* Your objective *
Restate, word for word, every line of the data.

[Transcribed page contents]
----

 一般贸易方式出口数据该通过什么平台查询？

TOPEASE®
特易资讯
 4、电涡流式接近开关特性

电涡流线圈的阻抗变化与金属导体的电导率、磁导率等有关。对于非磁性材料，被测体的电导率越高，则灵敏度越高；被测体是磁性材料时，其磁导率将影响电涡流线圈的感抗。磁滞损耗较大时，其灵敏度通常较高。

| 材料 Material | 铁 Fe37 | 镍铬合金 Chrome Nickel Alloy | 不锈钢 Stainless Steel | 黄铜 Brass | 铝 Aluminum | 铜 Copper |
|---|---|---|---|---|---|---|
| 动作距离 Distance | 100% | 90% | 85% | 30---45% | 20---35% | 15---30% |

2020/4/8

----

* Answer for the task *
 一般贸易方式出口数据该通过什么平台查询？

TOPEASE®
特易资讯
 4、电涡流式接近开关特性

电涡流线圈的阻抗变化与金属导体的电导率、磁导率等有关。对于非磁性材料，被测体的电导率越高，则灵敏度越高；被测体是磁性材料时，其磁导率将影响电涡流线圈的感抗。磁滞损耗较大时，其灵敏度通常较高。

| 材料 Material | 铁 Fe37 | 镍铬合金 Chrome Nickel Alloy | 不锈钢 Stainless Steel | 黄铜 Brass | 铝 Aluminum | 铜 Copper |
|---|---|---|---|---|---|---|
| 动作距离 Distance | 100% | 90% | 85% | 30---45% | 20---35% | 15---30% |

2020/4/8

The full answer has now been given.